Last December EEP said it would invest $145 million to build crude oil storage tanks, a double-loop unit-train and other facilities at Berthold, eventually staging three unit-trains there at a time. In July an initial start-up phase of 10,000 b/d of export capacity is expected, which would ramp up by early 2013 to a full export capacity of 80,000 b/d.

EEP plans to have the Berthold rail facility completed before the Bakken Expansion Program is completed. That $560 million project — a collaboration between EEP’s Enbridge North Dakota System and Enbridge Income Holdings Inc.’s (EIF) Enbridge Saskatchewan System — is expected to add 145,000 b/d of takeaway capacity (see Shale Daily, Feb. 15, 2011).

“It’s an interesting world with everything that’s moving with rail, and now you’re seeing rail car companies demanding long-term contracts to secure new rail cars,” Wuori said. “But our view is that long-term, long-distance, long-haul pipe is the way to go, and that’s what we’ll be focused on in our next expansion — getting more capacity from North Dakota over to our mainline system, where it can get to the markets.”

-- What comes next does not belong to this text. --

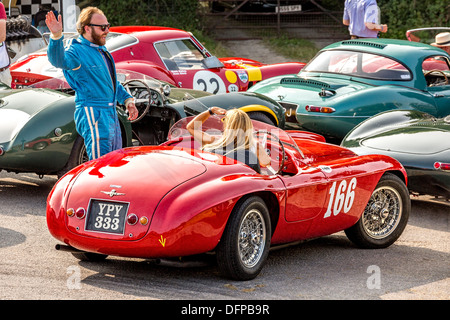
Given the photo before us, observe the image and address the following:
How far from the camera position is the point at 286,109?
1027 centimetres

Although conceding that rail is generally more expensive than pipe for shippers, Wuori said EEP is “not involved in the railing operation beyond the loading facility. Our advantage will come from the utilization of the North Dakota pipeline system up to Berthold, and then the fees that we will charge for the loading of the rail cars at this new facility.”

He added that some shippers may ultimately decide to stick with rail transport because it goes to places where pipelines don’t go, and used St. James, LA, as an example.

“That’s an expensive movement, but to some shippers it’s a way of getting at a better pricing in the eastern Gulf market,” Wuori said.

Late last year Canadian regulators approved another project designed to relieve bottlenecks in the region. Enbridge Bakken Pipeline Co. Inc. plans to build a 77-mile, 16-inch diameter pipeline — also known as Bakken Pipeline Project Canada — from Steelman, SK, to Enbridge Pipeline Inc.’s Mainline in Cromer, MB (see Shale Daily, Dec. 27, 2011). Construction of the C$180 million project is scheduled to begin in 2Q2012 and be in service in early 2013.